Answer: A. Secretory carcinoma vs Salivary duct carcinoma

Despite S100 negativity, given the strong GATA3, weaker androgen receptor uptake and presence of secretory features on cytomorphology, consideration of secretory carcinoma should be made, although a definitive distinction from salivary duct carcinoma is difficult on cytology alone.

Histology of the subsequent resection showed similar features, with high grade nuclear morphology and the presence of necrosis and high proliferative activity with Ki67 staining (20%). Immunohistochemistry performed showed similar results, with negativity for S100 and mammaglobin. A FISH analysis was positive for ETV6-NTRK3 gene fusion. Altogether, the final diagnosis was best in keeping with that of a high grade secretory carcinoma.

Both salivary duct carcinoma and secretory carcinoma of salivary gland can demonstrated compact tubular forms imparting a cribriform appearance (1). The key difference is that salivary duct carcinoma is a high grade tumour, typically with high grade nuclear morphology with prominent nucleoli and necrosis, while secretory carcinoma is usually a low grade tumour with more uniform nuclei and lacking necrosis and prominent nucleoli.

However, it has been reported that secretory carcinomas can undergo high grade transformation (2 to 4). Features of high grade transformation include more solid growth pattern, presence of necrosis, highger nuclear grade, evidence of increased proliferative activity and evidence of loss of secretory activity. Loss of expression of S100 and/or mammaglobin, highly sensitive markers for low grade secretory carcinoma, have also been reported rarely in literature (3, 4).

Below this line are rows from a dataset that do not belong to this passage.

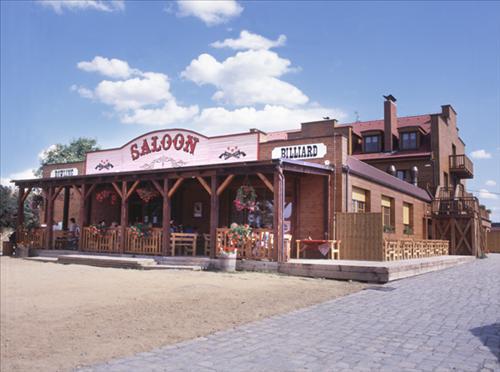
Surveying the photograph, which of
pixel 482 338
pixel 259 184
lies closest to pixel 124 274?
pixel 259 184

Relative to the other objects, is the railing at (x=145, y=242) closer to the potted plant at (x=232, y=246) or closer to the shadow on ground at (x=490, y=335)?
the potted plant at (x=232, y=246)

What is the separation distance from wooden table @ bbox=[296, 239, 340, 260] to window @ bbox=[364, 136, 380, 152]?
1911cm

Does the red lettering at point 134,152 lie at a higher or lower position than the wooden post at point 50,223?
higher

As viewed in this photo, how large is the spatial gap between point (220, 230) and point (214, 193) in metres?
1.16

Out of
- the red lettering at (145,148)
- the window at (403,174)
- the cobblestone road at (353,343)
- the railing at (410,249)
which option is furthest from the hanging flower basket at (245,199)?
the window at (403,174)

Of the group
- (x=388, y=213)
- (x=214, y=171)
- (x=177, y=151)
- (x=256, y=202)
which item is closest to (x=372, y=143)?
(x=388, y=213)

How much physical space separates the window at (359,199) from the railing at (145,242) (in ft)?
22.8

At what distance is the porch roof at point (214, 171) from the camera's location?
524 inches

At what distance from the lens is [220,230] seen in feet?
45.9

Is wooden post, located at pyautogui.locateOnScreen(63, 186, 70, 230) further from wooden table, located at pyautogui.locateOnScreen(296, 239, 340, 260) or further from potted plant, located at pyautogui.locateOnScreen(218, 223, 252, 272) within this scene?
wooden table, located at pyautogui.locateOnScreen(296, 239, 340, 260)

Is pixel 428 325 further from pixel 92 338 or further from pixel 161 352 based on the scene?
pixel 92 338

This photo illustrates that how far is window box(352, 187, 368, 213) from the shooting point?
16.8 meters

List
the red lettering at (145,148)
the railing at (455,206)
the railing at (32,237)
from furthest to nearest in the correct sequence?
the railing at (455,206)
the red lettering at (145,148)
the railing at (32,237)

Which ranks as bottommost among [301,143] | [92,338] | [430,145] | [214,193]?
[92,338]
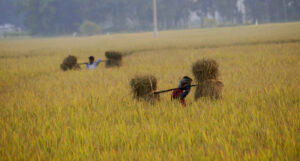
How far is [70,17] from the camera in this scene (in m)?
77.8

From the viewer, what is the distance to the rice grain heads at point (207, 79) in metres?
4.82

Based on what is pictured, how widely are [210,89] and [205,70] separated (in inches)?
12.2

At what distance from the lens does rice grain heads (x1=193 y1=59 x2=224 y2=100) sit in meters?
4.82

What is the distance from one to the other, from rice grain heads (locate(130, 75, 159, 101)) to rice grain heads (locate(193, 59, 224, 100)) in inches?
25.5

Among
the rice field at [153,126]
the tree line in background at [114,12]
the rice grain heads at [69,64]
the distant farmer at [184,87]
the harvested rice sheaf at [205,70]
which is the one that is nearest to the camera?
the rice field at [153,126]

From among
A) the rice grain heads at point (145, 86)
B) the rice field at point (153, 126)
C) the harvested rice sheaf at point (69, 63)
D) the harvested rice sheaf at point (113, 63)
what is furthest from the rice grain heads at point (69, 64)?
the rice grain heads at point (145, 86)

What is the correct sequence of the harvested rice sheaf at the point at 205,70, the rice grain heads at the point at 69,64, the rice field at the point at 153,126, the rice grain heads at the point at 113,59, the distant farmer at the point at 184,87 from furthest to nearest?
the rice grain heads at the point at 113,59
the rice grain heads at the point at 69,64
the harvested rice sheaf at the point at 205,70
the distant farmer at the point at 184,87
the rice field at the point at 153,126

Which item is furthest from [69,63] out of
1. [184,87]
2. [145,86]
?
[184,87]

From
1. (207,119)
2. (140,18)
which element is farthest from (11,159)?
(140,18)

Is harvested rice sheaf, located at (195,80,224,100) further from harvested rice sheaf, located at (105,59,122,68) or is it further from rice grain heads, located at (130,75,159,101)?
harvested rice sheaf, located at (105,59,122,68)

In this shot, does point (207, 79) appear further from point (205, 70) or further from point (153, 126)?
point (153, 126)

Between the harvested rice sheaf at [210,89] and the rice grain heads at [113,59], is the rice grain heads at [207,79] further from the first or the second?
the rice grain heads at [113,59]

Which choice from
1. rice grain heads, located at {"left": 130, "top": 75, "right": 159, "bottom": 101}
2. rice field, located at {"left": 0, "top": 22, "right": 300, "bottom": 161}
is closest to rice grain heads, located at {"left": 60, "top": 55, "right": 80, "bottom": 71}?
rice field, located at {"left": 0, "top": 22, "right": 300, "bottom": 161}

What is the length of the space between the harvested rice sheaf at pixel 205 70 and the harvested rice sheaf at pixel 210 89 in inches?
3.2
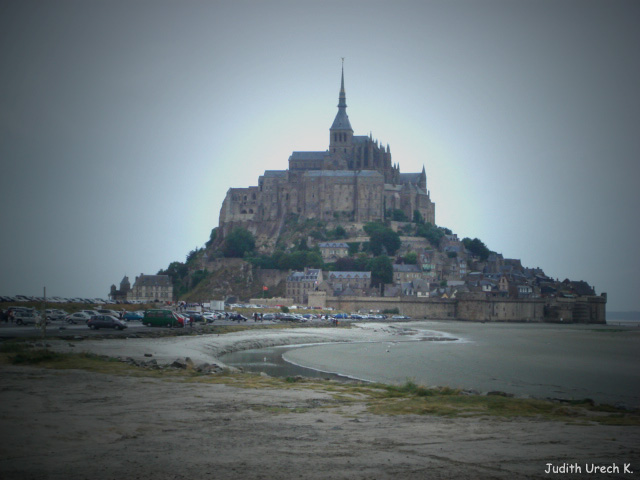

Given the significant morphological and immunohistochemical overlap between secretory and salivary duct carcinomas, molecular analysis can be used to aid in diagnosis. High grade secretory carcinomas will retain the molecular alterations associated with the low grade form; in a recent study by Thompson et al (2), all cases of secretory carcinoma assessed, including 29 high grade cases, showed ETV6-NTRK3 fusions in 81.8% and other translocations or breaks of ETV6 or RET genes in the remainder.

References:

1. 1. El-Naggar AK, Chan JKC, Grandis JR, Takata T, Slootweg PJ. WHO Classification of Head and Neck Tumours 4^th Edition. 2017.
   2. Baněčková M, Thompson LDR, Hyrcza MD, Vaněček T, Agaimy A, Laco J, Simpson RHW, Di Palma S, Stevens TM, Brcic L, Etebarian A, Dimnik K, Majewska H, Stárek I, O'Regan E, Salviato T, Helliwell T, Horáková M, Biernat W, Onyuma T, Michal M, Leivo I, Skalova A. Salivary Gland Secretory Carcinoma: Clinicopathologic and Genetic Characteristics of 215 Cases and Proposal for a Grading System. Am J Surg Pathol. 2023 Jun 1;47(6):661-677. 
   3. Suzuki K, Harada H, Takeda M, Ohe C, Uemura Y, Kawahara A, Sawada S, Kanda A, Sengupta B, Iwai H. Clinicopathological investigation of secretory carcinoma cases including a successful treatment outcome using entrectinib for high-grade transformation: a case report. BMC Med Genomics. 2022 Jan 6;15(1):6.
   4. Wang T, Yang X, Yao L, Wan Z, Zhao H, Zheng Z, Tang Y, Chen Y, Han Q. Clinicopathological analysis of 18 cases of secretory carcinoma of the salivary glands. Journal of Dental Sciences. Epub 2023 Jun.